For good or ill, the first genetic engineering of a human embryo is one more mental adjustment in a year of Herculean mental adjustments. And 2001 started off so boring.
The embryo, developed by the daringly named Advanced Cell Technology, Inc., will be used exclusively for farming stem cells, not to create a full-fledged human being. Its birthplace, Worcester, Massachusetts, is one of countless reasons the embryo should not be allowed to develop eyes.
One confusing and ill-considered outcome of the watershed advance is the impending “embryo shower.” Advanced Cell Technology, Inc. may encourage friends and relatives to consult the gift registries at Toys ‘R Us and The Nature Store, in the hopes of avoiding multiple petri dishes. Furthermore, the sex of the embryo is undetermined, as it has not been allowed to develop genitalia. Blankets, playful wallpaper, stuffed animals, and lab decorations should therefore be green or purple, rather than traditional pink or blue.
The work of Advanced Cell Technology, Inc. does not violate federal restrictions as the firm is privately funded, with no reliance on U.S. tax dollars for its operations. Washington has ruled that taxpayers’ money should be funneled into less dubious endeavors, such as billion-dollar campaigns against elusive individuals, and combating the paralyzing anthrax pandemic which has already claimed upwards of five lives.
Scientists consider the advance a great step forward in the treatment of diseases such as diabetes and Parkinson’s. Michael J. Fox, celebrity crusader in the fight against Parkinson’s disease, has dismissed the muddy ethical implications of creating human embryos for medical purposes, arguing that the benefits to be reaped outweigh the cost of sowing. Fox is known for his work on Family Ties and Spin City.
Industrial Light and Magic will scramble to create their own human embryos for the so-called Phase 3 of George Lucas’s plan to revolutionize filmmaking. Phase 1, the computer-generated character Jar Jar Binks, was quickly followed by Lucas’s decision to shoot Star Wars: Episode II entirely on digital film. Genetically engineered actors are the next logical step. The first glimpse of Phase 3, known as a “teaser embryo,” should appear in the months preceding the 2002 release of Episode II: Attack of the Clones. The recent advances constitute a clear case of “art imitating art,” or “life imitating life,” or “stuff imitating Lucas.” Lucas exploded onto the forefront of popular cinema in 1977 by introducing the first artificially-created dialogue and plot lines, now a staple of 21st century American filmmaking.

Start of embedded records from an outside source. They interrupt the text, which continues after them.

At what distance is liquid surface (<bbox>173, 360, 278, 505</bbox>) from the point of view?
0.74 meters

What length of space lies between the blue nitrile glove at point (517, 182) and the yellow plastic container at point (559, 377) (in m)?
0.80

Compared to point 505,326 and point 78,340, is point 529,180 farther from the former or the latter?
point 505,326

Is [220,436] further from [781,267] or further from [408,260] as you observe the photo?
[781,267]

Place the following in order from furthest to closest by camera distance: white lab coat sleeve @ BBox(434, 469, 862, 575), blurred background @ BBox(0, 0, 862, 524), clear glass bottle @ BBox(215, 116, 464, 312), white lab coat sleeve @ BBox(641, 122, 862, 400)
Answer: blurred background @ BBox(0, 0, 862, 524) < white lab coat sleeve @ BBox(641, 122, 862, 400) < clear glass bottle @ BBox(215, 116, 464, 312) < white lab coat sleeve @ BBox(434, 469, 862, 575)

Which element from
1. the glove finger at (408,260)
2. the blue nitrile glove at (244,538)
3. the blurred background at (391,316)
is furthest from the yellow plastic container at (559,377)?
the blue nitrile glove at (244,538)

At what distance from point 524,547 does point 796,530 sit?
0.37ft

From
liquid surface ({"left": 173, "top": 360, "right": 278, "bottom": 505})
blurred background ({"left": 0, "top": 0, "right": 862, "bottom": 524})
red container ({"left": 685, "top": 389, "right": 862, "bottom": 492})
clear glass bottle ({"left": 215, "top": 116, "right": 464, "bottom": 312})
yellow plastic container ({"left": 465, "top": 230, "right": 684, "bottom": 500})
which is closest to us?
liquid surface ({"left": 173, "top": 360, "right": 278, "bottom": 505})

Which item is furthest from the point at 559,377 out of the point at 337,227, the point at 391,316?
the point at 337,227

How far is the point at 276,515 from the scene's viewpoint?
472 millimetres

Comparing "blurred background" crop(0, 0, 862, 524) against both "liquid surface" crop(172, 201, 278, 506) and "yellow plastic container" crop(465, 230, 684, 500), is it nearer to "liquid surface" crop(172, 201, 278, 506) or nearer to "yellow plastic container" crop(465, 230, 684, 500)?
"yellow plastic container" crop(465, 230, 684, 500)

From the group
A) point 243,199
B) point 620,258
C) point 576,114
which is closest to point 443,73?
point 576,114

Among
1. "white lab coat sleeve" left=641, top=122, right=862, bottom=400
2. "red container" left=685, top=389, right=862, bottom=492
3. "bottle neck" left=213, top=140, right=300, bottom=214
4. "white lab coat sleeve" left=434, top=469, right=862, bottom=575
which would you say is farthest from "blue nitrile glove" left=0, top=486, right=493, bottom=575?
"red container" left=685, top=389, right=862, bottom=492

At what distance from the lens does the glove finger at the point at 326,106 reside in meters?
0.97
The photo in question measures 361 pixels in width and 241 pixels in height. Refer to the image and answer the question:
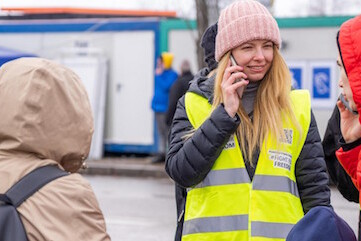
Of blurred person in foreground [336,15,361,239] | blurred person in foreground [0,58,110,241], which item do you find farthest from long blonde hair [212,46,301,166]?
blurred person in foreground [0,58,110,241]

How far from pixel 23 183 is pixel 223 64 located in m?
1.20

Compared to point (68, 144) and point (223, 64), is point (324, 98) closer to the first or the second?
point (223, 64)

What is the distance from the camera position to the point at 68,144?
104 inches

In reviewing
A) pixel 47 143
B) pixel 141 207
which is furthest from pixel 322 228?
pixel 141 207

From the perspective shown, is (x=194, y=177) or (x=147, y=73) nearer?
(x=194, y=177)

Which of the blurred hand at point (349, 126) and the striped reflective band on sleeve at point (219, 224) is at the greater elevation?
the blurred hand at point (349, 126)

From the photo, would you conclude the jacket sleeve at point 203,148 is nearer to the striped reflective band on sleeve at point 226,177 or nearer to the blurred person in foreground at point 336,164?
the striped reflective band on sleeve at point 226,177

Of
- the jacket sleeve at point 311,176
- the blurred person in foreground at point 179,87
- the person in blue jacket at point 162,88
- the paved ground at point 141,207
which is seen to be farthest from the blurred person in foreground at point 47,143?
the person in blue jacket at point 162,88

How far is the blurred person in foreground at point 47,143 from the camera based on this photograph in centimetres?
249

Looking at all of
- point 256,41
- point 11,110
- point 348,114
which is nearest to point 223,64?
point 256,41

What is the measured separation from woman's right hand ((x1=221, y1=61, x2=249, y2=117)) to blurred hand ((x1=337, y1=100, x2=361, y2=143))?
0.69m

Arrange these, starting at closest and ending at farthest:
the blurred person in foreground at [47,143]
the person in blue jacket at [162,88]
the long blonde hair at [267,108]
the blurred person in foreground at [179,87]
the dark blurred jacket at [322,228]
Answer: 1. the dark blurred jacket at [322,228]
2. the blurred person in foreground at [47,143]
3. the long blonde hair at [267,108]
4. the blurred person in foreground at [179,87]
5. the person in blue jacket at [162,88]

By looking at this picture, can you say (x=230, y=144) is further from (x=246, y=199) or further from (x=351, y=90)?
(x=351, y=90)

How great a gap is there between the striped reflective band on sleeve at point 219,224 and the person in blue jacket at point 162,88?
446 inches
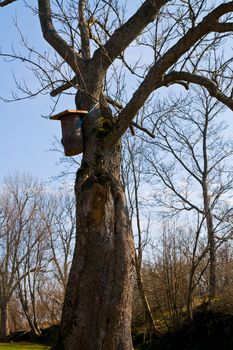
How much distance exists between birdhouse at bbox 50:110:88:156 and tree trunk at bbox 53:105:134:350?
0.49m

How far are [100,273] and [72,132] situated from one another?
1.89m

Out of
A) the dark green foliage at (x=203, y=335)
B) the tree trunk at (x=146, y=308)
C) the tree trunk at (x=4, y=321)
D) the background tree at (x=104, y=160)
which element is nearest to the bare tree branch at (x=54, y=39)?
the background tree at (x=104, y=160)

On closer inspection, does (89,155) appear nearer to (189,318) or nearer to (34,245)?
(189,318)

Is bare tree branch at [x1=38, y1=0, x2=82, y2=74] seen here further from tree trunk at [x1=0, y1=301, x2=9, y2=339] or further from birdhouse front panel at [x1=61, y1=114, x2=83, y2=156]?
tree trunk at [x1=0, y1=301, x2=9, y2=339]

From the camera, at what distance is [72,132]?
5.38m

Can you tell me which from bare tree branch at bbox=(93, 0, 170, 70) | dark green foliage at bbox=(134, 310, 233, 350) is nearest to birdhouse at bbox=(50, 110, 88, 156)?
bare tree branch at bbox=(93, 0, 170, 70)

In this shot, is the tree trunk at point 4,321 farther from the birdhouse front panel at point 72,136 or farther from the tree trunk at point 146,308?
the birdhouse front panel at point 72,136

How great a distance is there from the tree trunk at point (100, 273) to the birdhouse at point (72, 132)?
49 cm

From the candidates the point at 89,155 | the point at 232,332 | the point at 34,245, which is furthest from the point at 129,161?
the point at 34,245

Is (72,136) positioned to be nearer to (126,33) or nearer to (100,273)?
(126,33)

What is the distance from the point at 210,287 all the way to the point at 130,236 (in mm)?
8691

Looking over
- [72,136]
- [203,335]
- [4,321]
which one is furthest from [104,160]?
[4,321]

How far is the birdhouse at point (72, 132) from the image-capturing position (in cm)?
532

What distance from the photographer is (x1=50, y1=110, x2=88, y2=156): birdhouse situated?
209 inches
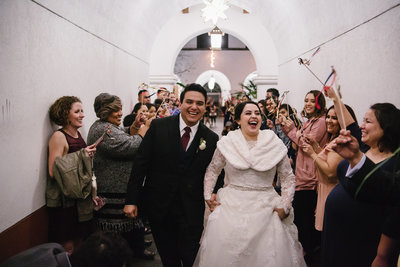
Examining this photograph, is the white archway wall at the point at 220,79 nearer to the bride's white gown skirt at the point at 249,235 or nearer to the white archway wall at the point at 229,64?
the white archway wall at the point at 229,64

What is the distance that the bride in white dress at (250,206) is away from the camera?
6.92ft

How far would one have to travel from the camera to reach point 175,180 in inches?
90.4

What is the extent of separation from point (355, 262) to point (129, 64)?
479 centimetres

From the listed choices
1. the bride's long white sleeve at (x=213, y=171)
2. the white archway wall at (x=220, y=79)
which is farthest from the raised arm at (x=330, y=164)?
the white archway wall at (x=220, y=79)

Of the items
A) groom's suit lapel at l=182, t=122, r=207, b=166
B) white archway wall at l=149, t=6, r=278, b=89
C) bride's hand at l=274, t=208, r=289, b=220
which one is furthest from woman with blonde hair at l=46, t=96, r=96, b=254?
white archway wall at l=149, t=6, r=278, b=89

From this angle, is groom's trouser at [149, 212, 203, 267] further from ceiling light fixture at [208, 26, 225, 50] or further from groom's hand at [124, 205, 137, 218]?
ceiling light fixture at [208, 26, 225, 50]

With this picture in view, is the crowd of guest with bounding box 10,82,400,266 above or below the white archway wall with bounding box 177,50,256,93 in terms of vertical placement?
below

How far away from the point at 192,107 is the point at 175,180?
2.04 ft

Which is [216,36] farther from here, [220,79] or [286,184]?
[220,79]

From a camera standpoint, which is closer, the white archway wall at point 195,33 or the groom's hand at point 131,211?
the groom's hand at point 131,211

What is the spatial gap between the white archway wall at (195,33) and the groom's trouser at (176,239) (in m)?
7.22

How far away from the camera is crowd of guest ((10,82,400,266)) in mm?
1408

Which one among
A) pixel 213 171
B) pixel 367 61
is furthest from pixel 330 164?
pixel 367 61

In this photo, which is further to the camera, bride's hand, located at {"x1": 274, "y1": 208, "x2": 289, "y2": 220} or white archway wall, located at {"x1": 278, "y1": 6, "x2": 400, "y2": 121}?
white archway wall, located at {"x1": 278, "y1": 6, "x2": 400, "y2": 121}
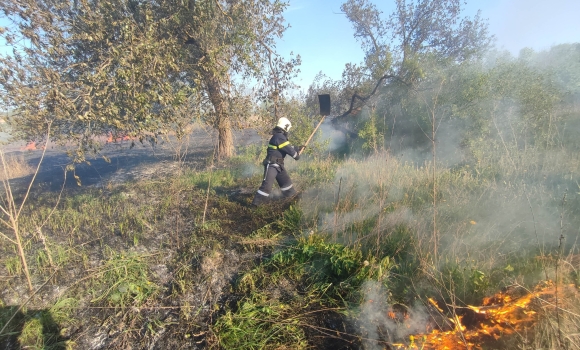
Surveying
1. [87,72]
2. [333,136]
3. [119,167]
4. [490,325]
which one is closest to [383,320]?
[490,325]

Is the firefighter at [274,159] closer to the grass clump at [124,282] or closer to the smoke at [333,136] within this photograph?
the grass clump at [124,282]

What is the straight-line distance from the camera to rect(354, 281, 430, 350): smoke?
8.25 ft

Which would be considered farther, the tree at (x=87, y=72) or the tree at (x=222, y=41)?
the tree at (x=222, y=41)

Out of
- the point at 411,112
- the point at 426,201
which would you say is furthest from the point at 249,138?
the point at 426,201

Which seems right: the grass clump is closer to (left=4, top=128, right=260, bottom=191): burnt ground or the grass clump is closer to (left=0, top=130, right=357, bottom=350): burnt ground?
(left=0, top=130, right=357, bottom=350): burnt ground

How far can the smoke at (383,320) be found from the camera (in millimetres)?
2515

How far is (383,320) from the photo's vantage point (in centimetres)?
268

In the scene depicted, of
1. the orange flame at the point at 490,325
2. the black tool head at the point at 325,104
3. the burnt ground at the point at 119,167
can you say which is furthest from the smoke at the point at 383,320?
the burnt ground at the point at 119,167

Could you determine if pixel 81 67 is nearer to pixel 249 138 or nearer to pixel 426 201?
pixel 426 201

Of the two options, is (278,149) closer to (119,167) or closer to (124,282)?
(124,282)

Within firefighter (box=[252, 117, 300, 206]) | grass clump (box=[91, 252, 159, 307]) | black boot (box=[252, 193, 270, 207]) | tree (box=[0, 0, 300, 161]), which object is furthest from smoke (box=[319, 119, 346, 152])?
grass clump (box=[91, 252, 159, 307])

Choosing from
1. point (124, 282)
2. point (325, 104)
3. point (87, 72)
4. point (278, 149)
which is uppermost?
point (87, 72)

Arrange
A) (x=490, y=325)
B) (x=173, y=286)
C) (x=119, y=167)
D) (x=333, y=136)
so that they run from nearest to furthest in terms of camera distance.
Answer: (x=490, y=325) < (x=173, y=286) < (x=119, y=167) < (x=333, y=136)

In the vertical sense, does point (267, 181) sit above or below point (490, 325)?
above
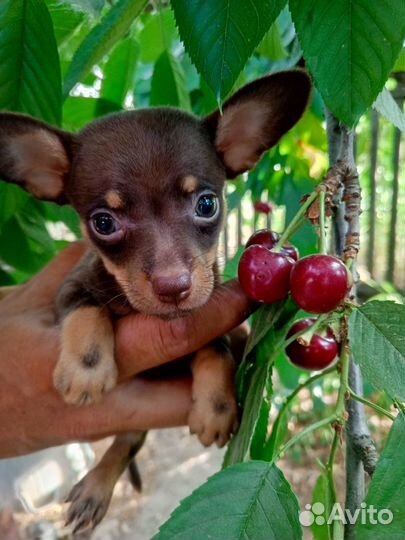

John Cougar Mellencamp will organize Farm Aid 2002 to benefit stem cell farmers, the underpaid “working class” of the scientific community. The concert will coincide with the release of his new single, “Little Pink Embryos.” One-hundred percent of the single’s proceeds will go to stem cell farming relief funds.
Michael Stipe of R.E.M. will spend the coming weeks reading magazines and painting picket signs for numerous anti-pro marches in Athens, Georgia. Watchdog Michael Moore will quote Noam Chomsky, Chomsky will quote himself, and independent websites the world over will link to the pair’s famously unbiased essays. The Beastie Boys will continue to rap about Tibet.
Cloning technology will represent a new facet of the Evil West. Its possession will therefore become the holy obligation of every living Muslim.
The White House will comment eventually. God will not.